When I was in college in the 1960s, I met a female surgeon in the airport. She said she was one of four female surgeons in the country. I asked her if she would recommend that career. She said you have to expect harassment all the way, and lots of push-back. “You’ll have to be very, very tough.”
I didn’t feel tough. I learned there were quotas for females in medical school. I had no idea how you financed a dream like that. My major was literature, because that door was open and fun.
Recently I did a reality check. Late in life I am aware of MANY careers that I would have liked. Who knows if I would have liked being a doctor? Many are unhappy because of paperwork, pressures to turn over patients, etc.
Here’s what might have worked had I known about them:
Surgeon
Psychiatrist
Psychologist
Mediator
Think tank/policy analyst & researcher
Successful novelist
Herbal medicine
Documentary film maker
Journalist
Translator/interpreter at UN level
Graphic artist
Science data simulation expert
Girl Scout professional
Forest ranger
Prosthetics designer
Doula/nurse practitioner w/refugees
Many kids head for careers that someone in their family already has. They choose majors in college having no work experience, with no idea what it costs to live, well or simply.

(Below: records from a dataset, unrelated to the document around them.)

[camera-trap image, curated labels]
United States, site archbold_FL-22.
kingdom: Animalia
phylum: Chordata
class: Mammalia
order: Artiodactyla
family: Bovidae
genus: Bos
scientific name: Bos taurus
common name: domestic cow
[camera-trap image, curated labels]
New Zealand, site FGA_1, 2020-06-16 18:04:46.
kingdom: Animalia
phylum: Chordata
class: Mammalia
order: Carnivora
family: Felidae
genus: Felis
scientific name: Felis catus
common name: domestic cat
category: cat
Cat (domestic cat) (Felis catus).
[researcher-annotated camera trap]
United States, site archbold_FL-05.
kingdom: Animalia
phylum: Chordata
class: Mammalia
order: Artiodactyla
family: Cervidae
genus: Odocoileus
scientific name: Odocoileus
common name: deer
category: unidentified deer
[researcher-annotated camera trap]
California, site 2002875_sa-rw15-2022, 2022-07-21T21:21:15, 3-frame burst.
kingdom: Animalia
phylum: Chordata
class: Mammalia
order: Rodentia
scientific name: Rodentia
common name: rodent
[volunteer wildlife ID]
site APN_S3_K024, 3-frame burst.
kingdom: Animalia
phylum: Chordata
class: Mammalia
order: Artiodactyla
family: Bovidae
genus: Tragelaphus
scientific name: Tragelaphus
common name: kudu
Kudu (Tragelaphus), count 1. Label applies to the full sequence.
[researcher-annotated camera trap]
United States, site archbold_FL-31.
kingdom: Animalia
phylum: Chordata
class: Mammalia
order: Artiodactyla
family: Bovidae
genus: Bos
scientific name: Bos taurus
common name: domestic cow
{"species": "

Advice I wish I’d gotten early:
Open your mind to a wide range of careers that match your personality. At twenty or so, your work experience is limited, even through your family and friends. Before you commit to a career and invest in years of preparation, get an assessment of personality and your fit with certain kinds of work and environments.
One example is the Birkman Method (https://www.birkman.com/). Or the Strong Interest Inventory (https://en.wikipedia.org/wiki/Strong_Interest_Inventory). Also Myers-Briggs for generally, how you interact with the world (http://www.myersbriggs.org/my-mbti-personality-type/mbti-basics/).
For example, I know a number of ex-lawyers who passed the bar and three months in, found they hated the work, the conditions of work, or the culture. Teachers who love to teach and find out they can’t stand a room full of kids every day. People in academics who discover that they really like doing projects for clients more than writing papers and putting up with academic politics. (That was me, a very unhappy starting academic.)
A few hundred dollars can save you regretting years and thousands spent on a degree.